Ele ficou calado. Insisti, e ele falou:

— O delegado me chamou. Ele é meu amigo, e sabe que isto tudo merece um inquérito e poderia lhe dar até prisão se houvesse queixa. Mas não houve ainda, contudo ele quis me dar uns conselhos.

— Que conselhos? — era Durval quem perguntava.

— Estamos em apuros, filho! — falou papai, já mudando a expressão e indo sentar no sofá — acho que vamos sair da cidade!

— Quê? — bradou Durval enfurecido.

— Não é possível!

— Dêner — continuou papai — você atropelou um senhor. Ele machucou muito mas esta consciente. A sorte dele foi ter caído e ficado entre as rodas. Porém ele está em estado de choque e com ódio. Contudo já pediu a família nada fazer. Ele me conhece e sabe que isto tudo foi fruto de uma imprudência sua Dêner. Ele abre mão da vingança mas nos quer fora da cidade.

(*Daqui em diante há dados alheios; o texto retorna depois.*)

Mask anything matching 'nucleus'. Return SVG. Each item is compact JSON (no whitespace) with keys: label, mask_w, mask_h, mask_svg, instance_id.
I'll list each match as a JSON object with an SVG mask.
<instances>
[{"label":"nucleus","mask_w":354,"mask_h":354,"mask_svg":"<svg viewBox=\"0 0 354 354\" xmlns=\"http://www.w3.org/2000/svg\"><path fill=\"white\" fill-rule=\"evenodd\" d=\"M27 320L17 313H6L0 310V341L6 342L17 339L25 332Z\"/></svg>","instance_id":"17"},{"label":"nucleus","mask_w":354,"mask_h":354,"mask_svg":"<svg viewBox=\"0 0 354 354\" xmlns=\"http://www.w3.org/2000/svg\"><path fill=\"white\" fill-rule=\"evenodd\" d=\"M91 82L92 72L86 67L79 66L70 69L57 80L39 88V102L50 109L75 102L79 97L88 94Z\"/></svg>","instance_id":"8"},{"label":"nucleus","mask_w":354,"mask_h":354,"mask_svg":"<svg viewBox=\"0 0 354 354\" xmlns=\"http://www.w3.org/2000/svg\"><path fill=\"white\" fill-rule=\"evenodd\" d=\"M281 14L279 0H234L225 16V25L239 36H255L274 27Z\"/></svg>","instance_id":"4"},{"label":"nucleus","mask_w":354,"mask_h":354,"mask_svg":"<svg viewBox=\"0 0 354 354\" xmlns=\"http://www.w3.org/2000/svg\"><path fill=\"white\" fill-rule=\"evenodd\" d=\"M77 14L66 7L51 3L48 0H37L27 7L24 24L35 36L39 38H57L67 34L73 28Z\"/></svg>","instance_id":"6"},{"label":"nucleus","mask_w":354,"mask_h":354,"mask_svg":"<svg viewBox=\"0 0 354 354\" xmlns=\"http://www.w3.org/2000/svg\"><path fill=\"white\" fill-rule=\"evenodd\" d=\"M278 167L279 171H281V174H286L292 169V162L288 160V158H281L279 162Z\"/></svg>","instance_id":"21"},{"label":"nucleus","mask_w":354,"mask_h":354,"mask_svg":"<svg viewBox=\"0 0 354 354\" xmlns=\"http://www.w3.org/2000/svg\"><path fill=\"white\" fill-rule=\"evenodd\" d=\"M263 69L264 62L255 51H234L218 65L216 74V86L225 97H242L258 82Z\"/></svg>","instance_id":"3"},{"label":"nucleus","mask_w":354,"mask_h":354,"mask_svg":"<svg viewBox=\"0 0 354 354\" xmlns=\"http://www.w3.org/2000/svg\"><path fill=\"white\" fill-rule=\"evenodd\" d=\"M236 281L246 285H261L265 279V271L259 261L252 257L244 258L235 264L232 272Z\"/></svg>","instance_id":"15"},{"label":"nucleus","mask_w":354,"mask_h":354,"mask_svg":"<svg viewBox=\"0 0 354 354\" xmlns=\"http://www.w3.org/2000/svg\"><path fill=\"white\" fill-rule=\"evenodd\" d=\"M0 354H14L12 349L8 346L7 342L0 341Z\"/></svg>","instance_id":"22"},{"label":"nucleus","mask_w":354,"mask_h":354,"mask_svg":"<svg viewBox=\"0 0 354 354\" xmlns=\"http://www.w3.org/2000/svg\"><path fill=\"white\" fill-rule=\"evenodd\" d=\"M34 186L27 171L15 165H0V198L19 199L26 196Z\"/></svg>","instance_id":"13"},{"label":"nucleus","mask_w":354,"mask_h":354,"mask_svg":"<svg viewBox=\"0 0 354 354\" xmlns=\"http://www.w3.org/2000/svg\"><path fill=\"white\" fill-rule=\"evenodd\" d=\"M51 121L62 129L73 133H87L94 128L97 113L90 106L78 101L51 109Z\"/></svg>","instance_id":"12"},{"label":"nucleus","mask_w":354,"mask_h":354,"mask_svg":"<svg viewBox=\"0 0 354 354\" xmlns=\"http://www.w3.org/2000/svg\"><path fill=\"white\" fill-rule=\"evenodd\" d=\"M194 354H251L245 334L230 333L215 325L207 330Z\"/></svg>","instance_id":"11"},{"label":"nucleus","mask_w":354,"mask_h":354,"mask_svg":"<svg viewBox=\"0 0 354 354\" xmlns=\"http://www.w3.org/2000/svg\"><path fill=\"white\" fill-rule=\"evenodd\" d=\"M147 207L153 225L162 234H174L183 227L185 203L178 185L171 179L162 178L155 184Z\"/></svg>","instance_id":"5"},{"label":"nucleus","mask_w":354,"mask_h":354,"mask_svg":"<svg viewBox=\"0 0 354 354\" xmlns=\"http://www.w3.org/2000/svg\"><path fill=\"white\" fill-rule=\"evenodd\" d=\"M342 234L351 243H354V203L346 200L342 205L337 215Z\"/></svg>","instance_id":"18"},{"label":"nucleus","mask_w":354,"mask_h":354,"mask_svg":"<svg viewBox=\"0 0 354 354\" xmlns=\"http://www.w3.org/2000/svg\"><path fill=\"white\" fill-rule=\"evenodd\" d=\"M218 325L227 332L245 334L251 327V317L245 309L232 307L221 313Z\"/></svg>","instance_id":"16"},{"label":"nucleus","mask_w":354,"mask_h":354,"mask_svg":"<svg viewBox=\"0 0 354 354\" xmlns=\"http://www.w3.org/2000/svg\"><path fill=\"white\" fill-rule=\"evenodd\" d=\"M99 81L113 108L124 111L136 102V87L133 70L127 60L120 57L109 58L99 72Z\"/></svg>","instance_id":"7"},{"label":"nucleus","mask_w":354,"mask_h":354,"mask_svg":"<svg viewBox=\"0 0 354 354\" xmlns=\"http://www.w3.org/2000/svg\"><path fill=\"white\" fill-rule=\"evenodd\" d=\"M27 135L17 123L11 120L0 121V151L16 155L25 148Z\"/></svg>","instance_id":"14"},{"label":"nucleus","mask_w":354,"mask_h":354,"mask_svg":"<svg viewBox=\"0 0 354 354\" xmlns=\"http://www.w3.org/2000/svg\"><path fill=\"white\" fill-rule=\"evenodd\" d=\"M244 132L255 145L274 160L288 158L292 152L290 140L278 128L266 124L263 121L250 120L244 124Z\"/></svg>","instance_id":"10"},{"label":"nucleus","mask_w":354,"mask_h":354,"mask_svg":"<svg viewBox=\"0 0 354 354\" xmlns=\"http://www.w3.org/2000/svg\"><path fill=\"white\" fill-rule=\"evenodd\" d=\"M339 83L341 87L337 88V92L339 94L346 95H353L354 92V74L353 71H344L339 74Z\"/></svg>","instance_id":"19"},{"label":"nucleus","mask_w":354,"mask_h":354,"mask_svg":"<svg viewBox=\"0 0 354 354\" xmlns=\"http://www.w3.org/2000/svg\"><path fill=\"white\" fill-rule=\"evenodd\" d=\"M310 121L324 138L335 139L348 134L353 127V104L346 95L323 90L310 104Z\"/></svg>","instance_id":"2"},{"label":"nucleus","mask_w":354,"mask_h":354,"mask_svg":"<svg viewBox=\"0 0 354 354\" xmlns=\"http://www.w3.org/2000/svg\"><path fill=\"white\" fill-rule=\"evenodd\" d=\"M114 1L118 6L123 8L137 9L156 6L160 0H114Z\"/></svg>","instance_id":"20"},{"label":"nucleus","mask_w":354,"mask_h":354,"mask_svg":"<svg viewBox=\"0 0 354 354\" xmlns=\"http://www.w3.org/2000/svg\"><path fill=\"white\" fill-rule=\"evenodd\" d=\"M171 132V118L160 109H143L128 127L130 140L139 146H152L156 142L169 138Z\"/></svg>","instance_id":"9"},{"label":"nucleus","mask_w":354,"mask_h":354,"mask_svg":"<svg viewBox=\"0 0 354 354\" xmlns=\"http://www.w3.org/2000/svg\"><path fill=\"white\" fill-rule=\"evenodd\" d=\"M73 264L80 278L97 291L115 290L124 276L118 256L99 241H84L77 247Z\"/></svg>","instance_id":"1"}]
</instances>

— Ah, que isto, quem ele pensa que é? — Durval perguntou.

Meu pai respirou fundo e disse

— João Victor Martini!

Gelei. Que azar!

Durval fez uma careta e resmungando “vixi…”

Um arrependimento se apoderou de meus sentimentos. João Victor era um dos homens mais ricos da cidade e irmão do prefeito. Mas isto não representava muito. Todos o respeitavam não por ser rico, mas por ser um verdadeiro coronel na cidade. Seus inimigos desapareciam misteriosamente e seu passado sombrio, pelo menos na boca do povo, era recheado de atrocidades. Era um homem que estava sempre nos jornais e na maioria das vezes como réu em algum processo.

— Viu em que enrascada nos colocou? — Falou meu pai tentando manter a calma, mas era visível que não estava calmo — O delegado, que é meu amigo, me chamou e nos aconselhou a darmos o fora agora. Urgente! — Respirou fundo e disse — Se o homem tivesse dado queixa não era tão preocupante, mas ele sinalizou que quer nos dar a chance de ir embora. Sinceramente não é só por causa do João Victor que temos que ir, mas também porque a população está revoltadíssima. — Olhou para Dêner e completou — Você transformou o centro da cidade num inferno.

— Isso já deu para sentir. — falou Durval — No banco todo mundo me tratou de um modo muito desagradável. Os clientes estão me olhando como se fosse eu o maluco no volante destruindo tudo as vésperas do natal. — Com estas palavras me encarou com um sorriso acusador — O gerente já me disse que, se a coisa continuar assim, ele vai antecipar minhas férias ou me transferir para outra cidade.

— Hum... a coisa já está neste pé? Para qual cidade ele iria te transferir? — perguntou papai.

— Sugeriu Rio Verde.

— Então é para lá que vamos.

Estavam todos tristes comigo. Havia tolerância mas eu senti que estava mudando a vida de todos sem que eles tivessem pedido isto. Minha família se uniu a mim, mas não estavam felizes comigo.

Ainda esperamos uns dias para mandar os móveis para a nova cidade. Papai foi até lá, comprou uma casa e pôs a nossa à venda. Meu irmão foi transferido do banco e Sandra demitiu-se da loja de perfumes em que trabalhava.

Todos os prejuízos foram pagos. Não foi necessário gastar muito, pois os carros que amassei estavam segurados. O homem que atropelei quebrara gravemente a perna direita e o dono da casa entrei pelo quintal afora exigiu outro muro, claro.

Esse acontecimento foi o precursor de mudanças indesejáveis que viriam.